→ **Objectives**:
• 1. In the cartoon transcript, what do the aliens say they will use to suck out the humans' brains?
• 2. Continue the cartoon transcript from its last line.

→ **Excerpted text**:
Floaty crowny things.

♪ Oddparents, fairly oddparents ♪

♪ Really mod, pea pod ♪

♪ Buff bod, hot rod ♪

♪ Obtuse, rubber goose ♪

♪ Green moose, guava juice ♪

♪ Giant snake, birthday cake ♪

♪ Large fries, chocolate shake! ♪

♪ Oddparents, fairly oddparents ♪

♪ It flips your lid when you are the kid ♪

♪ With fairly oddparents

Yeah, right.

Puny humans!

We shall now suck out your brains...

With bendy straws!

[Gasps]

You can suck out our minds, livers, and spleens,

But we will never surrender.

Silence, captain laser pants.

No one can save you now.

It's crash nebula!

Hurrah!

Intergalactic scum,

Your reign of terror ends...

Now!

Tv: ♪ crash nebula

♪ Crash nebula, space hero, is on his way... ♪

It's pretty cool, huh, chester?

Yeah. Don't you think, a.j.?

Positively.

Tv narrator: will crash nebula escape

The evil clutches of the clutchulax?

Tune in next week for another exciting episode of...

Crash nebula!

That was the best episode ever.

Right guys? Guys?

Get him!

Meddling humans! You'll never catch me.

[Sniff sniff]

I smell fun.

Two against one, huh?

Mother ship! Come in, mother ship!

This is timmy calling cosmo and wanda.

→ **Data supplied**:
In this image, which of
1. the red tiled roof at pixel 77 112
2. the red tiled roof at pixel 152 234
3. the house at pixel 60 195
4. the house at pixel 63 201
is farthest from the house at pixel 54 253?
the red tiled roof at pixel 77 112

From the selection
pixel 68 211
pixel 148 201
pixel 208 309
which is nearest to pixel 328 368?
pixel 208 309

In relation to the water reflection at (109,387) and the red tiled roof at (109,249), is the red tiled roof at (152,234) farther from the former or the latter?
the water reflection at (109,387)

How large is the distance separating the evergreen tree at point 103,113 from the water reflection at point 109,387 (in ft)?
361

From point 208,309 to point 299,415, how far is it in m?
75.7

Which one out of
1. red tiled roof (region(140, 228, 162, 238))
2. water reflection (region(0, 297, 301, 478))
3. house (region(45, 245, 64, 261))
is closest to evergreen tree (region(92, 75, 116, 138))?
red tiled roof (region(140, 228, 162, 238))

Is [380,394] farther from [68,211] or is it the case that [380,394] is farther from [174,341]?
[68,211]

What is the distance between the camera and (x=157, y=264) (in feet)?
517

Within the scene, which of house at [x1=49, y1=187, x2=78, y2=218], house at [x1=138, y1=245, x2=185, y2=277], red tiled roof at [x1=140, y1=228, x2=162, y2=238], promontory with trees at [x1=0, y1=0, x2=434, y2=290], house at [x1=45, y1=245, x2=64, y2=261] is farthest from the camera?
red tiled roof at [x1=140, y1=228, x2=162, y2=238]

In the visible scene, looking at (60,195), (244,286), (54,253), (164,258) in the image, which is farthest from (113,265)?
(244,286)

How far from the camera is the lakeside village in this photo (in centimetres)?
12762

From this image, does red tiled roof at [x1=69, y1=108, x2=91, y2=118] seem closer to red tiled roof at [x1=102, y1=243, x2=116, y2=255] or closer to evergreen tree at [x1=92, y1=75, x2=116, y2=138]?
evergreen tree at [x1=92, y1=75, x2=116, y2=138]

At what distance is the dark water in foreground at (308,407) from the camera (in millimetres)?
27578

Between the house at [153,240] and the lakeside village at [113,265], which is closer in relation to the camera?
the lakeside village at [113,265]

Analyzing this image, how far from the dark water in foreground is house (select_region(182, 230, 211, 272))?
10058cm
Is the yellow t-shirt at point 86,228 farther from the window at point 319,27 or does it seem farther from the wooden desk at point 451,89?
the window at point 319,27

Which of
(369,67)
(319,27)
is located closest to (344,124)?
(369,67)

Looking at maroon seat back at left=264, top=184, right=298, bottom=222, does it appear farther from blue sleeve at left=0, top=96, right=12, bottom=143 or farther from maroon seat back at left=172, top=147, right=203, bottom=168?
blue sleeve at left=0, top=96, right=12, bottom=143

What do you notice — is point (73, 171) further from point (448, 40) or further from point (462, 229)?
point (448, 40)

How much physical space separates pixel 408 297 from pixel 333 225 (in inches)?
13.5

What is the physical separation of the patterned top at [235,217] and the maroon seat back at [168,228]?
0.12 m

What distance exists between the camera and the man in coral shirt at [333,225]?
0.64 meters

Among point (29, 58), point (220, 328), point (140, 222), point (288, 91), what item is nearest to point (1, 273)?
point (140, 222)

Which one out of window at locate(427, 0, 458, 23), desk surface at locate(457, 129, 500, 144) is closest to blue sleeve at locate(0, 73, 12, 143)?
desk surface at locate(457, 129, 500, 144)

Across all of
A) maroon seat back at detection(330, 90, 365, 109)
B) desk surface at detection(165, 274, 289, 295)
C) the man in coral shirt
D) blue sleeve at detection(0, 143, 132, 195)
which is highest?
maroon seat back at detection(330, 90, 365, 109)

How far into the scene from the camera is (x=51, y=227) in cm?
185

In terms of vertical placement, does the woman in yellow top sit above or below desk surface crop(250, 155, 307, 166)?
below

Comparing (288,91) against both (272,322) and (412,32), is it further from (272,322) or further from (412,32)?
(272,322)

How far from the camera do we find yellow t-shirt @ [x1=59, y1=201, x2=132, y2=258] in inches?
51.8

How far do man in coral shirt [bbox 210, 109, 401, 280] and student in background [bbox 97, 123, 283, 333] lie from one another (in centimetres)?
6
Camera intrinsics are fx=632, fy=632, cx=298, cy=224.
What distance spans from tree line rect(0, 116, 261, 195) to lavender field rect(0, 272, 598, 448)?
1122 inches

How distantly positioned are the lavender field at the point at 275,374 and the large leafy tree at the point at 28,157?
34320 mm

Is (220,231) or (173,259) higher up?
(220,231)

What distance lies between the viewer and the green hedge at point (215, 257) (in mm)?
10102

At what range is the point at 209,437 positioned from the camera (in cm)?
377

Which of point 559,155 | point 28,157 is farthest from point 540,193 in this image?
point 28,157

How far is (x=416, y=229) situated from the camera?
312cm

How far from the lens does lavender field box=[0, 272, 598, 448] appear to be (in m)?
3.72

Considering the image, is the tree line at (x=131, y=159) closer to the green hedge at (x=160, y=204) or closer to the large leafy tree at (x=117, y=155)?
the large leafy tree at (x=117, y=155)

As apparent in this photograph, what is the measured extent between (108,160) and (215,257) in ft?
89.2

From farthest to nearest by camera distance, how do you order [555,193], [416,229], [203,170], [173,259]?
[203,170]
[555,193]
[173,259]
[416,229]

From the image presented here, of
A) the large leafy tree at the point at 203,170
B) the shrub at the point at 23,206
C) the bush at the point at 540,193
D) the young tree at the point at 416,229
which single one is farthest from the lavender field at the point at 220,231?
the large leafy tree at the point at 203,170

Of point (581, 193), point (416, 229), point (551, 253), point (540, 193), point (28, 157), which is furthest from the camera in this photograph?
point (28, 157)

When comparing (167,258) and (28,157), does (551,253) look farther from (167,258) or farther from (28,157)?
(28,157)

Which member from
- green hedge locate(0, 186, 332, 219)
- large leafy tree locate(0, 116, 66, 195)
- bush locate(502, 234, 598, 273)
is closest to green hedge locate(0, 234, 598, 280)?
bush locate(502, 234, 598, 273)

→ **Responses in order**:
• 1. Bendy straws.

• 2.
Do you read?

Aye, aye, captain timmy, sir.

Uh, he said, "mother ship."

That means I'm in charge.

Awaiting orders, your space macho-ness.

I need more firepower.

You've got it, kiddo.

More firepower, lackey.

I want a father ship next time.

Cool!

k*ller crash suit, dude.

Yes. Wherever did you get it?

Internet.

Cool. Now all we need is an alien

And we can reenact episode of crash nebula.

[Whispering] I wish we had an alien monster to play with.

Great job on the alien, guys.

It's so lifelike.

Of course it is. He's real.

We're not so good at creating aliens.

Yeah. So we borrowed one.

What!

Queen jipjurrulec, you seem troubled.

Yes, king grippulon.

Our son hasn't tortured the prisoners yet today.

Hmm. That's not like mark.

Computer, find mark.

Uh, readings show that your son has been taken to earth.

[Crying] oh, not earth!

Assemble the star destroyers.

We'll blow up that foul planet and get our son back.

Uh, not necessarily in that order.

[Screaming]

Amazing.

A fully automated, automatonic space alien!

Puny humans!

What's up? I'm going to suck your brains

Through these bendy straws.

Cool. Actual crash nebuladialog.

You earth children are not afraid of me?

Or my straws?

[Sniff sniff]

Hey! Authentic alien bad breath.

I'm telling you for the last time...

[Shouting] keep it quiet up here!

She's terrified the children in a way I could not.

You in the stupid alien costume,

You're out of here!

But vicky--

You can play with your geek buddy

After you clean up this room!

Ooh, she's so...

Forceful!

Queen: you wouldn't have to blow up all these planets

If you'd just stop for directions.

Quiet! I'm still the king around here.

King of getting lost.

Silence!

Psst! Timmy.

What is it?

Uh, we have good news and bad news.

What's the good news?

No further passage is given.